Hmm... courageous, irresponsible, honest, overanxious, thoughtful, self-absorbed ... All of these mixed together sound something like "a real person" to me. (Maybe especially "a real mother.") Well done! I think an insightful reviewer for your book would be Kate Hopper, who blogs at Mother Words: Mothers Who Write.

Carrie Wilson Link said...

I'm game and that drink sounds fab.

People.

That's all I can really say on the matter!

Color Online said...

Okay, call me slow. I don't see a direct link. I'd like to read the review.

patriciacaspers said...

Hope,

You're right! All publicity is good publicity. I haven't read your book, but I really want to read it now that I've read the reviews!

Also, people who make rude online comments are like people with road rage. They would never say such horrible things (or honk) if they were sitting across from you at the kitchen table.

Lois Lane said...

I've seen great feedback from your readers/fans. For the one not so great review...at least their talkin'. :)
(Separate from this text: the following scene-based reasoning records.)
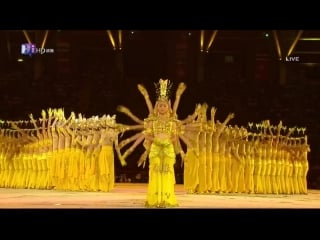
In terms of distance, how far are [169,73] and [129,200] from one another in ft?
18.1

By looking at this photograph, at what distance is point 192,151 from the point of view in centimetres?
1131

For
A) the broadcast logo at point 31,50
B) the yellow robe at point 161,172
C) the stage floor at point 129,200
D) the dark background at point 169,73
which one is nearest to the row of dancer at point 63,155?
the stage floor at point 129,200

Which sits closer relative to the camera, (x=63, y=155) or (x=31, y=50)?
(x=63, y=155)

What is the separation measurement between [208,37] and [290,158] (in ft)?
13.0

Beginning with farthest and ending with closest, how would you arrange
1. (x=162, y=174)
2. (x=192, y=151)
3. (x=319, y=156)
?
1. (x=319, y=156)
2. (x=192, y=151)
3. (x=162, y=174)

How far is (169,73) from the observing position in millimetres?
14953

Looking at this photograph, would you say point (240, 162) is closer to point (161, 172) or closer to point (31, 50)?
point (161, 172)

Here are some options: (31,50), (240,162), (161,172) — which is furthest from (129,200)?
(31,50)

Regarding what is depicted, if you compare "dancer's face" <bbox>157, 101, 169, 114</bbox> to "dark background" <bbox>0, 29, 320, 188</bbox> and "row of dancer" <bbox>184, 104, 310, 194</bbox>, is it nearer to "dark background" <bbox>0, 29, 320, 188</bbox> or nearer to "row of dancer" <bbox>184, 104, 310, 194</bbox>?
"row of dancer" <bbox>184, 104, 310, 194</bbox>

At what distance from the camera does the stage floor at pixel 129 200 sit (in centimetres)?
894

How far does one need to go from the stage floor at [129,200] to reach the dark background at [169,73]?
3.87 m

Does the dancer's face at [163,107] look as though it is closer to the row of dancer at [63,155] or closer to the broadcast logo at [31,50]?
the row of dancer at [63,155]
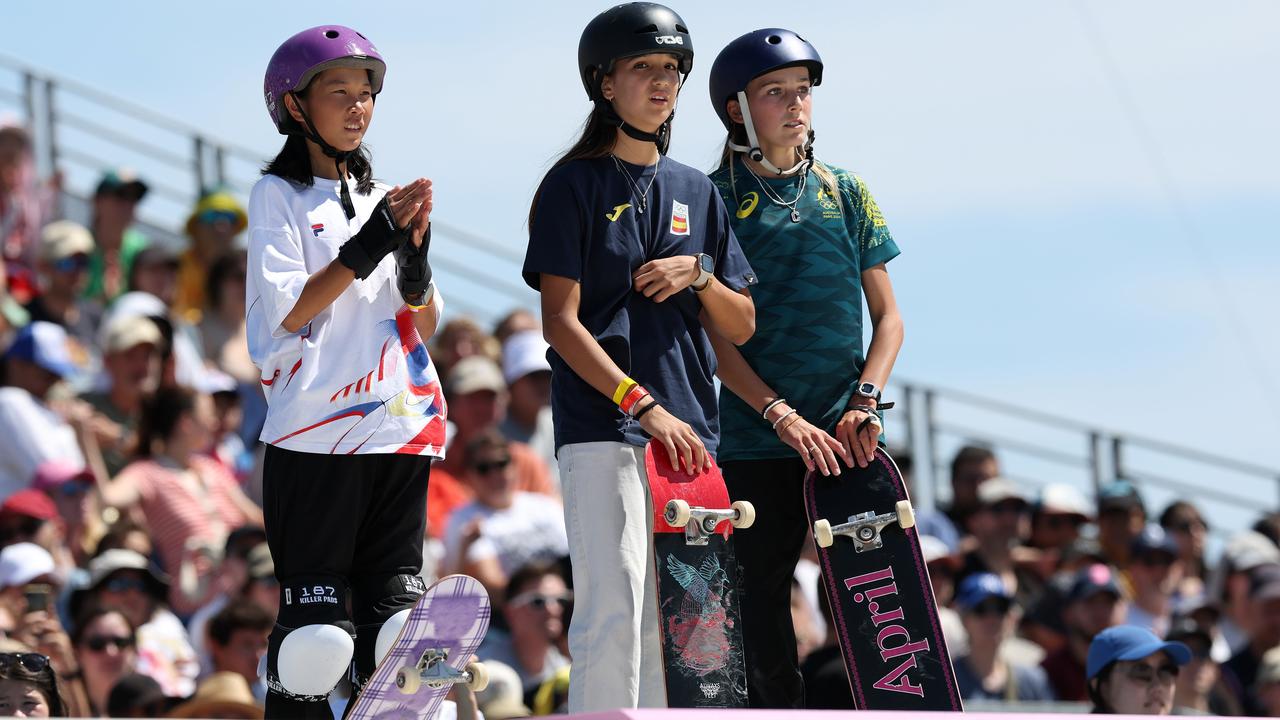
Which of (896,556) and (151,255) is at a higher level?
(151,255)

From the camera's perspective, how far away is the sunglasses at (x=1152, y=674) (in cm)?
690

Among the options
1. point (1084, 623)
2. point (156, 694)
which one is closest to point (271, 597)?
point (156, 694)

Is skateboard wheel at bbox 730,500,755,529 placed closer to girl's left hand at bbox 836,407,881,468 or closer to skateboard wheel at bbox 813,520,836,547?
skateboard wheel at bbox 813,520,836,547

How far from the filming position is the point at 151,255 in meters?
10.4

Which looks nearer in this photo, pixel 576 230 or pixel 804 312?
pixel 576 230

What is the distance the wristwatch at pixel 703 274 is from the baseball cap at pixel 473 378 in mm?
4653

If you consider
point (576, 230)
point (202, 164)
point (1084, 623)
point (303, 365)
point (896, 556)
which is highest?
point (202, 164)

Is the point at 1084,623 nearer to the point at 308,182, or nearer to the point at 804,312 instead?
the point at 804,312

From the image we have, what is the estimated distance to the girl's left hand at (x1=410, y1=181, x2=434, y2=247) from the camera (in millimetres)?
4711

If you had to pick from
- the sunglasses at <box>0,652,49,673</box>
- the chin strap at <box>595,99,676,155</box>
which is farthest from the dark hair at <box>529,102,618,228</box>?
the sunglasses at <box>0,652,49,673</box>

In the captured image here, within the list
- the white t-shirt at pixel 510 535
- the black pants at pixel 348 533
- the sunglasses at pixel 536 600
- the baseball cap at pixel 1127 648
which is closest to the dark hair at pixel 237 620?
the sunglasses at pixel 536 600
I'd love to interview you for my blog. There's a lot of parents who I'd like to "introduce" you to. Would you want to do a "Keeping Hope Alive" inspirational q/a with my readers? Or regular interview? I'm up for anything. Say the word. :)

Jennifer said...

Hope,
Would you be willing to recomment on my book review about The Possibility of Everything? I am sorry to say your comment and about 25 others vanished. I loved your comment you left on my blog about being available to answer any questions about your book. I am sad to say I have someone not very fond of the book and maybe had your comment and the many others not vanished this one would not stand out. My post his here: http://www.rundpinne.com/2009/12/possibility-of-everything-by-hope.html
Thank you.
Jennifer

Hope Edelman said...

Hi Jennifer,
I think you got through to me via my gmail account--and we've got it taken care of now. Thanks for following up!